20 mars 2010

Maleficium , Martine Desjardins.

Je crois que depuis quelques temps, je lis les livres différemment.
Je ne lis plus pour lire.
Je lis pour apprendre. Pour connaître ou pour arriver à développer une autre façon d'écrire. Pour être créative et pour surprendre.

Maleficium est ce genre de livre : il sort de l'ordinaire.
En quatrième de couverture, on dit que c'est une " fresque baroque en huit tableaux." On pourrait dire aussi que le tout s'apparente à la nouvelle.
Huit nouvelles reliées entre elles par le confessionnal, " sept hommes victimes d'étranges maléfices " sept hommes trop curieux et victimes de leur curiosité, à la recherche d'une oreille attentive.

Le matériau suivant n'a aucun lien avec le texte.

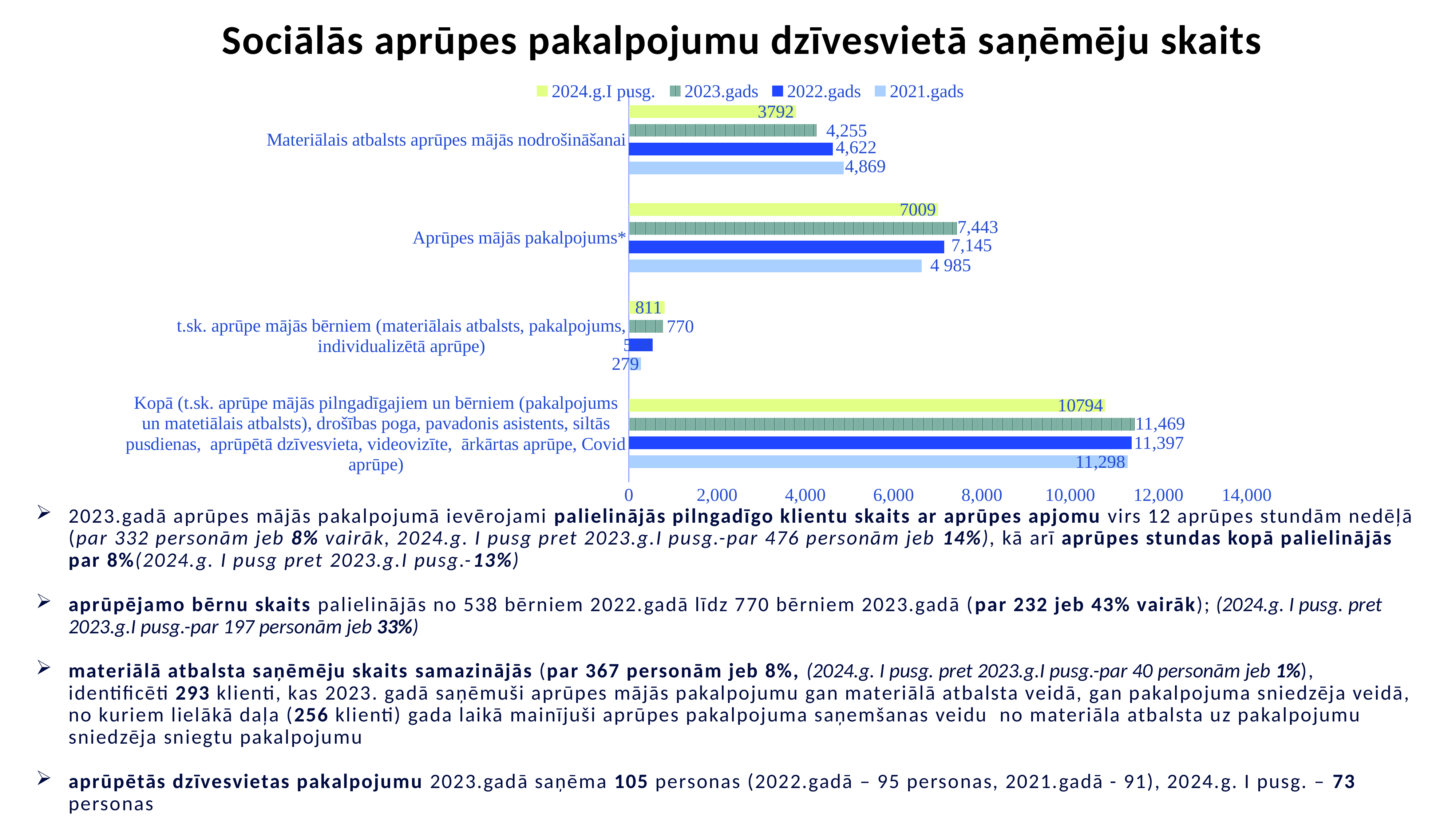
What is the 2023.gads value for "Aprūpes mājās pakalpojums*"? 7,443 What is the difference between the 2023.gads and 2022.gads values for "Materiālais atbalsts aprūpes mājās nodrošināšanai"? 367 What is the 2021.gads value for "Materiālais atbalsts aprūpes mājās nodrošināšanai"? 4,869 What kind of chart is shown on the slide? bar chart Which is larger for "t.sk. aprūpe mājās bērniem": the 2024.g.I pusg. value or the 2023.gads value? 2024.g.I pusg. Which year has the lowest value for "Aprūpes mājās pakalpojums*"? 2021.gads How many series does the chart legend list? 4 What is the 2024.g.I pusg. value for the "Kopā" category? 10794 Is the 2022.gads value for "t.sk. aprūpe mājās bērniem" greater or less than 2,000? less Which year has the highest value for "Materiālais atbalsts aprūpes mājās nodrošināšanai"? 2021.gads How many categories are plotted on the chart? 4 What is the title of the chart? Sociālās aprūpes pakalpojumu dzīvesvietā saņēmēju skaits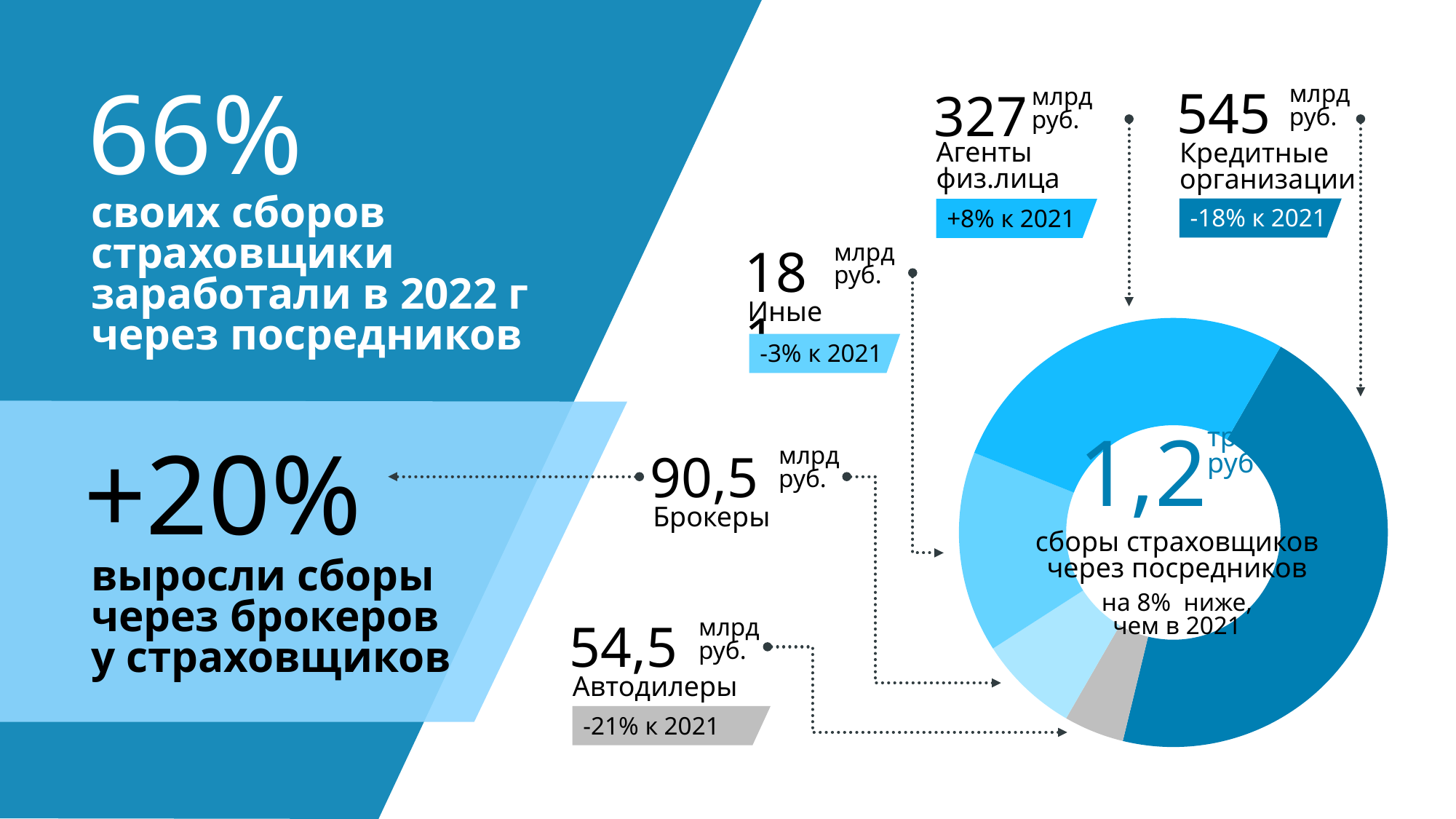
What kind of chart is shown on the slide? Pie (donut) chart What is the value for Брокеры? 90,5 млрд руб. Which category has the lowest value? Автодилеры What is the value for Автодилеры? 54,5 млрд руб. Which category has the highest value? Кредитные организации What is the difference between Брокеры and Автодилеры? 36 млрд руб. Which is larger, Брокеры or Автодилеры? Брокеры What is the value for Кредитные организации? 545 млрд руб. How many categories does the chart show? 5 What is the difference between Кредитные организации and Агенты физ.лица? 218 млрд руб. What is the value for Иные? 181 млрд руб. What is the value for Агенты физ.лица? 327 млрд руб.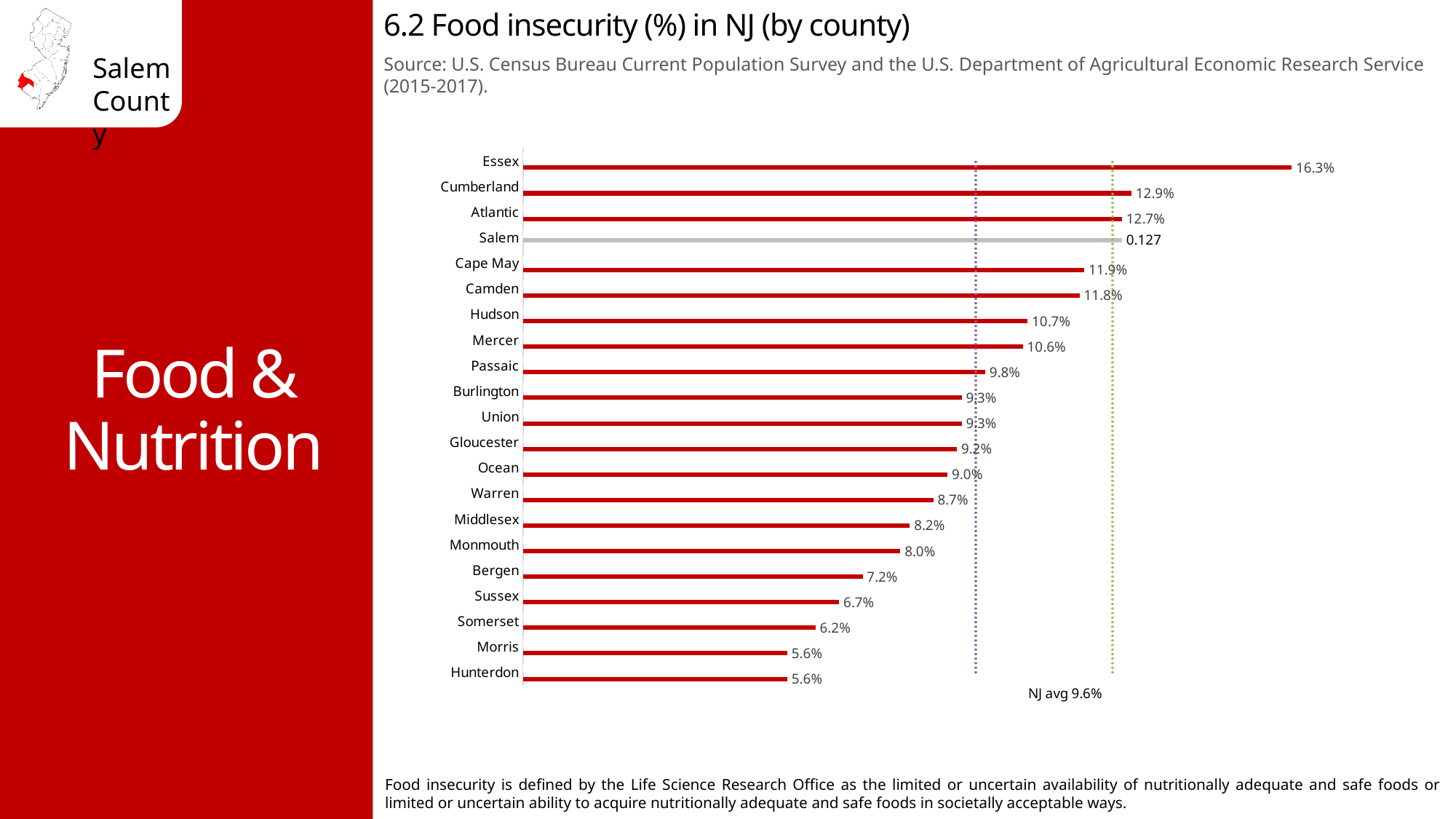
What is the food insecurity value shown for Essex? 16.3% What is the lowest food insecurity value shown on the chart? 5.6% What value is labelled on the bar for Salem? 0.127 What kind of chart is shown on the slide? Bar chart Which county has the highest food insecurity value on the chart? Essex What is the food insecurity value shown for Bergen? 7.2% What NJ average value is noted on the chart? 9.6% What value is labelled on the bar for Cumberland? 12.9% How many counties are shown on the chart? 21 What is the difference between the values for Essex and Cumberland? 3.4 percentage points What is the food insecurity value shown for Hudson? 10.7% Which has a higher food insecurity value, Hudson or Bergen? Hudson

http://fr.video.canoe.tv/archive/category/art-et-culture/lauteure-martine-desjardins/52876057001

Le tout se déroule au 19ième siècle.
Sept chapitres sont bâtis de la même manière : sept confessions d'hommes dont on ne connaît pas le nom partis à la recherche d'un objet précieux mais qui ont été envoutés et qui sont punis à cause de leur trop grande convoitise. Tous reviennent infirmes.
http://www.cyberpresse.ca/arts/livres/200911/27/01-925686-maleficium-de-martine-desjardins-parfum-de-soufre.php
Tous ces hommes croisent une femme assez jolie mais qui avait une difformité à la lèvre, décrite différemment tout au long des chapitres. Cette difformité s'apparente au bec-de-lièvre. Quelques-uns diront que cette femme représente le démon avec sa langue fourchue. À chaque chapitre cette femme a une autre particularité...
Martine Desjardins a dû faire beaucoup de recherches . Tellement, qu'on se demande parfois si tout est vrai et nous pousse à vérifier. J'avoue que vers le cinquième chapitre je commençais à me lasser. J'aime apprendre mais j'avais l'impression d'une ritournelle, d'une recette qu'on suit. Pour chacun des chapitres plus ou moins vingt pages.

Cette nuit, j'ai lu les deux chapitres qu'il me restait à lire.

Je ne connais pas bien Harry Potter mais avec le chapitre final j'ai pensé : un Harry Potter pour adultes. Ou mieux pour le situer à la même époque, soit au 19ième siècle, un Alice au pays des merveilles.  La femme au "bec-de-lièvre" se retrouve au confessionnal et on apprend le nom des sept hommes et le pourquoi.
Étant donné le côté fantastique, je dirais maintenant que ce livre renferme des contes pour adulte et peut-être pas...pour adulte.

http://www.radio-canada.ca/audio-video/pop.shtml#urlMedia=http://www.radio-canada.ca/Medianet/2009/CBF/SamediEtRienDautrePourquoiPasDimanche200911080911_2.asx

2 commentaires:

Véronique a dit...

Intéressant. Tu réussis à m'intriguer.

Venise a dit...

Oui, pour un livre original, c'en est un ! Et bien fouillé. Au vocabulaire riche, précis. Parfois, je lis certains romans et je sens l'effort de faire original et celui-ci, non, son originalité s'impose.

Pour la "ritournelle", il m'a fait le même effet, mais pas assez pour l'abandonner.